→ **Set problem**:
Write out exactly the lines running from the one that contains "How far is the blonde" through the end of the material.

→ **Available data**:
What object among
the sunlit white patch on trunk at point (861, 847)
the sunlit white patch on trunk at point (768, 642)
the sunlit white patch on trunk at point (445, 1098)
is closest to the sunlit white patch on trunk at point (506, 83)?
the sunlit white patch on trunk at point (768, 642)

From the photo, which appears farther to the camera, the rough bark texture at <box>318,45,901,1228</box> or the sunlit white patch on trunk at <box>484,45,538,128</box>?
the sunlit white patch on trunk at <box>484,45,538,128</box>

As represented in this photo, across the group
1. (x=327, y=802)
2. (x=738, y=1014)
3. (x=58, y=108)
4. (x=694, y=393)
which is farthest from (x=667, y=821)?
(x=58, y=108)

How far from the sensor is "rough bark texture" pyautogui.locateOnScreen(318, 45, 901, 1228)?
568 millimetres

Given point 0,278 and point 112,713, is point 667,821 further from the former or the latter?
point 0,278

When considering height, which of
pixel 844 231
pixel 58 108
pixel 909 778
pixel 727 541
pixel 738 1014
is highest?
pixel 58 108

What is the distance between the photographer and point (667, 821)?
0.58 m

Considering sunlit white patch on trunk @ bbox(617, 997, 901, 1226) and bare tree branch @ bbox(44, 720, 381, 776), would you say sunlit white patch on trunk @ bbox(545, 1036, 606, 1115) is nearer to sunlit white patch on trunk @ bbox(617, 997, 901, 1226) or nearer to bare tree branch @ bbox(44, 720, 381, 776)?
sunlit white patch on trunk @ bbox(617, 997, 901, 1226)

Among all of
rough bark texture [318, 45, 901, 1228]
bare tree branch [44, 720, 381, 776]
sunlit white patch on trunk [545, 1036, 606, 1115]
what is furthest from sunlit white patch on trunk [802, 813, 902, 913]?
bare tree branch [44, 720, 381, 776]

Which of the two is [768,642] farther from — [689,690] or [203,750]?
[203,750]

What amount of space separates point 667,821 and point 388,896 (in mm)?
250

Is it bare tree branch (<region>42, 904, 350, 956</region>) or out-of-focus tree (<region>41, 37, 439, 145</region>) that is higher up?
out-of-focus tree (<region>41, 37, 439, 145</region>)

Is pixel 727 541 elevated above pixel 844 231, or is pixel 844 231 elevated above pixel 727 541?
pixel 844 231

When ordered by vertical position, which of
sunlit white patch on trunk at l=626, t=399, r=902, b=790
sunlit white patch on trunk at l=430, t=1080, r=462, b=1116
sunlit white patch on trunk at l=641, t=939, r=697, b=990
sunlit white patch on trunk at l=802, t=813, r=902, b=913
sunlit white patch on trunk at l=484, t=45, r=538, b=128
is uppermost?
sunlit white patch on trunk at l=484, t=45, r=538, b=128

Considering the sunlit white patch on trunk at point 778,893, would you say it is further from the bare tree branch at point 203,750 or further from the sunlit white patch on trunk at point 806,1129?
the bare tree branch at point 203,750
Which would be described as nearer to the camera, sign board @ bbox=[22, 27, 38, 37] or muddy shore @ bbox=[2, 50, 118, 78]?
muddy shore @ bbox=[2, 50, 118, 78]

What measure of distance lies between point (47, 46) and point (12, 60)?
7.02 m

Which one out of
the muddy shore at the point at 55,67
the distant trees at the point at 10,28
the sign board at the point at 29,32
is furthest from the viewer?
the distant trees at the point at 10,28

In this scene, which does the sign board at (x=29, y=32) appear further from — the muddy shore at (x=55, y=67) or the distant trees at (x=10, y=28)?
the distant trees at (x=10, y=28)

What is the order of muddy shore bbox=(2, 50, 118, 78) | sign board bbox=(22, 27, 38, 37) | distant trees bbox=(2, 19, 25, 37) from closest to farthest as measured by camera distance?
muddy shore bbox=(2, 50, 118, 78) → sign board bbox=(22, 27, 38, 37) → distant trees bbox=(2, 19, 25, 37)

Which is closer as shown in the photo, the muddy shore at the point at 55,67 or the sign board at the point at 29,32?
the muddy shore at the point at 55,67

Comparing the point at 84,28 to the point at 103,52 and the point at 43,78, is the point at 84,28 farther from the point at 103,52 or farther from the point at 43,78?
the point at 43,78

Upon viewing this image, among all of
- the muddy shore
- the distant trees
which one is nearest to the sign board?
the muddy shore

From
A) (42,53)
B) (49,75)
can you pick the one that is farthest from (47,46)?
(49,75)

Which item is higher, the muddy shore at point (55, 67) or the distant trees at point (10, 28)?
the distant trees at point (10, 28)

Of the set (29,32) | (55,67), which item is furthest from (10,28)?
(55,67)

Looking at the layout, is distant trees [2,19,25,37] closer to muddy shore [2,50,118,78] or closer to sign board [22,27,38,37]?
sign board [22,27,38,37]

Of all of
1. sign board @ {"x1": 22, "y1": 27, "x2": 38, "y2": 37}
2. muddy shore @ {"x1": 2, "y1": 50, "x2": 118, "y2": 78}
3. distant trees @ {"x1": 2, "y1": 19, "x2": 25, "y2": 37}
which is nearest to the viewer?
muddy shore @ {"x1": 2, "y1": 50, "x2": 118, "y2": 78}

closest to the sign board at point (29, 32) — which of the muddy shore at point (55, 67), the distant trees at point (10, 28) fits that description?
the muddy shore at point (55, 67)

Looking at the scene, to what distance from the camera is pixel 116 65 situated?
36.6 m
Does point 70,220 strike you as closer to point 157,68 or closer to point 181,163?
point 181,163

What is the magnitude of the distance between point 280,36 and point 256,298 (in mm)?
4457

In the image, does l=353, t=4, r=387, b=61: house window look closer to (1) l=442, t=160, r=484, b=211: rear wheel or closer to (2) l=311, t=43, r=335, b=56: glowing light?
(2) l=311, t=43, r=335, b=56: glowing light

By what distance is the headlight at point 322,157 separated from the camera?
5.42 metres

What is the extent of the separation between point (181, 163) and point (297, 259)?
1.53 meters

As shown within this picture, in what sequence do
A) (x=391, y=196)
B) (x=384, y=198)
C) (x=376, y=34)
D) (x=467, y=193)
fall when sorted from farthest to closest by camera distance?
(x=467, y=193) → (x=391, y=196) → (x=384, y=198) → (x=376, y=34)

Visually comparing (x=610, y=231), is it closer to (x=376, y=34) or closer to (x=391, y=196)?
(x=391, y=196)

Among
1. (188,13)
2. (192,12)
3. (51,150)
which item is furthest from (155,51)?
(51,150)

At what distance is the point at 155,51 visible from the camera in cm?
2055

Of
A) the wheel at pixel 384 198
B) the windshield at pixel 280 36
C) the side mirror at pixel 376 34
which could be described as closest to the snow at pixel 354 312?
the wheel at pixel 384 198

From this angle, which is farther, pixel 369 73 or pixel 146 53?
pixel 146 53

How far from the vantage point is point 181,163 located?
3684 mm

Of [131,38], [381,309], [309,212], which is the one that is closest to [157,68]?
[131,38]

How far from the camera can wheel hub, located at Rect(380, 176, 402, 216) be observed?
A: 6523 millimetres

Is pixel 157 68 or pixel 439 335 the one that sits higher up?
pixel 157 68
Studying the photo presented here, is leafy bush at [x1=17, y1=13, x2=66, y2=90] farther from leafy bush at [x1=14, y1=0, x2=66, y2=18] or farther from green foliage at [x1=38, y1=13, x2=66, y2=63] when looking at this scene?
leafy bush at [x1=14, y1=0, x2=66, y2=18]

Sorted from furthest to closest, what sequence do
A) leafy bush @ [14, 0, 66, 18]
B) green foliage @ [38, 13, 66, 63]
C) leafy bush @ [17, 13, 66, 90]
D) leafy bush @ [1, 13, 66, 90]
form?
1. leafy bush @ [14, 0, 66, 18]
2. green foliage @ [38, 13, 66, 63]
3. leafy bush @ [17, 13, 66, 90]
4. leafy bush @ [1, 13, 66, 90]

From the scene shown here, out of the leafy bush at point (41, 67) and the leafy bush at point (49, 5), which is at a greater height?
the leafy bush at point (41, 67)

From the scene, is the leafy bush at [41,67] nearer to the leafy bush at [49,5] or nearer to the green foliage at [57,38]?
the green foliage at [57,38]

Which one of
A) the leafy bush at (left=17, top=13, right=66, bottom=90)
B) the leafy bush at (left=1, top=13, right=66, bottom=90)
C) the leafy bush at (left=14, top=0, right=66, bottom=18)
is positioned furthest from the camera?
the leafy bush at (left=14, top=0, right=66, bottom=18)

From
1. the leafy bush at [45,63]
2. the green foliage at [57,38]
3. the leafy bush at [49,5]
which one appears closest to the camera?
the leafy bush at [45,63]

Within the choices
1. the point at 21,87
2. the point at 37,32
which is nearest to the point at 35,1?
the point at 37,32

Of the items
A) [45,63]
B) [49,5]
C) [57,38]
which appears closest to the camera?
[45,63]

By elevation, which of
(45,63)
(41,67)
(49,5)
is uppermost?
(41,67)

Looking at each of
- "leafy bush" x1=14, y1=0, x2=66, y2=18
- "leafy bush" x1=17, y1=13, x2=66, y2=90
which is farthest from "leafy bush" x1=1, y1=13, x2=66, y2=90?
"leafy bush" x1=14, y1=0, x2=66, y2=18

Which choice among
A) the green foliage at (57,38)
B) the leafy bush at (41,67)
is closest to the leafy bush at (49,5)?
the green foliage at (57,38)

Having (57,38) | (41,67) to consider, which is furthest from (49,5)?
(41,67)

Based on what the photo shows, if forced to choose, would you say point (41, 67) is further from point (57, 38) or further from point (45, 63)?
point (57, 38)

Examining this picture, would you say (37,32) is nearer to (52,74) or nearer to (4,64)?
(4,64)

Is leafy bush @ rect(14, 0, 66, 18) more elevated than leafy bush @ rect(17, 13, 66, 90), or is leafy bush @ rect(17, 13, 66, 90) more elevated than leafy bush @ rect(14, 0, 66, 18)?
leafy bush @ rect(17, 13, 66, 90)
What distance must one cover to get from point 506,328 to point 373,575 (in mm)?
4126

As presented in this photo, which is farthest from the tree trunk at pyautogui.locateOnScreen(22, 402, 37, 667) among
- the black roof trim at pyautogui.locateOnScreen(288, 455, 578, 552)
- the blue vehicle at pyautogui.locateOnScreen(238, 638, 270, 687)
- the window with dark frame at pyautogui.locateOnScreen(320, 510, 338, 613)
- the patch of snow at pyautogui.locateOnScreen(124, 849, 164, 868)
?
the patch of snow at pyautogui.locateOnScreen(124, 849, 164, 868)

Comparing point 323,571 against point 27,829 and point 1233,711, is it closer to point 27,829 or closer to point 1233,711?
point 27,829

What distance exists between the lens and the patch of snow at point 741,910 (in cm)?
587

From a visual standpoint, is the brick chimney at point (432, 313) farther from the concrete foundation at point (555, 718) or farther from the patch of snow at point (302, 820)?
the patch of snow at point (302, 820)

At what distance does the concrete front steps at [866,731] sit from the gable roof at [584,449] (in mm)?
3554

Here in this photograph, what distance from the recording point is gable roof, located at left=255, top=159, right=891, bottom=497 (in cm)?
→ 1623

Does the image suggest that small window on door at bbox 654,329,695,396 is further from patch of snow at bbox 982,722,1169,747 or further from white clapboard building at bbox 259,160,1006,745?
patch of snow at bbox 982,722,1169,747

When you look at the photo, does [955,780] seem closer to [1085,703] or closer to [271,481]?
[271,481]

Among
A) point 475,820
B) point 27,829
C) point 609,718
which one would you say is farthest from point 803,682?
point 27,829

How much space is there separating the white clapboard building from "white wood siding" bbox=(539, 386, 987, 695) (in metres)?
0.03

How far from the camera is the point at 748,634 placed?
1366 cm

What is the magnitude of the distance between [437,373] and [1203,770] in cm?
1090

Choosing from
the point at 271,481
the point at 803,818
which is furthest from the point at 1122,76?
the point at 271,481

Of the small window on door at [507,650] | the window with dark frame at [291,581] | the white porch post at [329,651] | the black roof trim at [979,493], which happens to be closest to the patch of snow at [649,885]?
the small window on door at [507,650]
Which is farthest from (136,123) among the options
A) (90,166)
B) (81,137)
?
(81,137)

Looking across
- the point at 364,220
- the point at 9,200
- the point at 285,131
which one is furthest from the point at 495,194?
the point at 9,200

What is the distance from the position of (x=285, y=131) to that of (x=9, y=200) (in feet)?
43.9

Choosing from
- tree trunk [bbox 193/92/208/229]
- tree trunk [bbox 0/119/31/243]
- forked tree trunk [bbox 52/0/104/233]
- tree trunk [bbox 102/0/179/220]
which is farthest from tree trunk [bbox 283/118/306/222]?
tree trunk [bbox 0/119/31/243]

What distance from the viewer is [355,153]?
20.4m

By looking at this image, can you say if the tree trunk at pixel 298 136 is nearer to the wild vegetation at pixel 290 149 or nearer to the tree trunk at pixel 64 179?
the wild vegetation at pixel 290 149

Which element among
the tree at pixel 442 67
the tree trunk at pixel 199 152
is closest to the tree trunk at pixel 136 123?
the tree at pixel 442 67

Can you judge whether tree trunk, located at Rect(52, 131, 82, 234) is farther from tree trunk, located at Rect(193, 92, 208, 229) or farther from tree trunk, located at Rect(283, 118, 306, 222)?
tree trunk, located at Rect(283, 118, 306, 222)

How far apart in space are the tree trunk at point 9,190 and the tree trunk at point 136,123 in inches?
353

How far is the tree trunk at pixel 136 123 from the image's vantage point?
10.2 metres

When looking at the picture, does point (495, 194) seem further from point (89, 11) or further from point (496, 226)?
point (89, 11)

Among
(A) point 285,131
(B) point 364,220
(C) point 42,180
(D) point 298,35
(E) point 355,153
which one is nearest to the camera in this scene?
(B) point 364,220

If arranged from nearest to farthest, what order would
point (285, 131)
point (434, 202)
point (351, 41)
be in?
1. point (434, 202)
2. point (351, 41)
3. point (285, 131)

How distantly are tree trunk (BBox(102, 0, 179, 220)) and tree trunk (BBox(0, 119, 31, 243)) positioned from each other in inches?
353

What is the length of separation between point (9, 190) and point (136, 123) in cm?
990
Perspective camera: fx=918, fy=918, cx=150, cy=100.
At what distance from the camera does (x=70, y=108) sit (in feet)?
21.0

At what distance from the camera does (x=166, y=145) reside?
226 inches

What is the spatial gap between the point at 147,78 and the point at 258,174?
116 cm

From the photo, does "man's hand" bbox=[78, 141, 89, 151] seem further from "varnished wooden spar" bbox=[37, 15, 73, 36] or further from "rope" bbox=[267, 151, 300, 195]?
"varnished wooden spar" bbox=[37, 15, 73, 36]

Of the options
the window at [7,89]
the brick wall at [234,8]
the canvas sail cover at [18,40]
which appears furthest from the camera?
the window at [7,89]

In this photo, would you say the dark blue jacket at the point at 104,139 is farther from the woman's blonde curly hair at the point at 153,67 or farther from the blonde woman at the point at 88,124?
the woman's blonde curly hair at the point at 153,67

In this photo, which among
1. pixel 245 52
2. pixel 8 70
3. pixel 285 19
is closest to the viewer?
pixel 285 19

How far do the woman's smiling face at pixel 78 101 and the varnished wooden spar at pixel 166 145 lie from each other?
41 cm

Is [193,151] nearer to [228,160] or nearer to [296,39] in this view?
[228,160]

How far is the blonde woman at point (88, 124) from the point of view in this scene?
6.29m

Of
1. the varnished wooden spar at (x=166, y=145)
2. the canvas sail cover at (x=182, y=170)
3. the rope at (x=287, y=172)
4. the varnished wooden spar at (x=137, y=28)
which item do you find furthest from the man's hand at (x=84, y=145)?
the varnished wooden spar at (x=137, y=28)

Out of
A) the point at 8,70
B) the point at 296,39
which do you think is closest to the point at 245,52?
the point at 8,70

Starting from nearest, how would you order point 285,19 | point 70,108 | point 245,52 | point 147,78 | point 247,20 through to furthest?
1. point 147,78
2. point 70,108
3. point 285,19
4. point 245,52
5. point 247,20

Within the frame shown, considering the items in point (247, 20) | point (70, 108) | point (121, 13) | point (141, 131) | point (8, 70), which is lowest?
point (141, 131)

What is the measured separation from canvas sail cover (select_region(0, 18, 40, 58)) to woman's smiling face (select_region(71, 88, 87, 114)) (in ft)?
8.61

→ **Solution to the exercise**:
How far is the blonde woman at point (88, 124) from the point of view in this scene?
6.29m

Of
1. the varnished wooden spar at (x=166, y=145)
2. the canvas sail cover at (x=182, y=170)
3. the rope at (x=287, y=172)
4. the varnished wooden spar at (x=137, y=28)
which item do you find furthest from the man's hand at (x=84, y=145)?
the varnished wooden spar at (x=137, y=28)

Out of
A) the point at 8,70
B) the point at 296,39
which do you think is closest to the point at 245,52?
the point at 8,70

Starting from nearest, how would you order point 285,19 | point 70,108 | point 245,52 | point 147,78 | point 247,20 through to furthest?
1. point 147,78
2. point 70,108
3. point 285,19
4. point 245,52
5. point 247,20

Within the frame shown, considering the items in point (247, 20) | point (70, 108) | point (121, 13) | point (141, 131) | point (8, 70), which is lowest?
point (141, 131)

What is the measured separation from canvas sail cover (select_region(0, 18, 40, 58)) to woman's smiling face (select_region(71, 88, 87, 114)) (in ft)?
8.61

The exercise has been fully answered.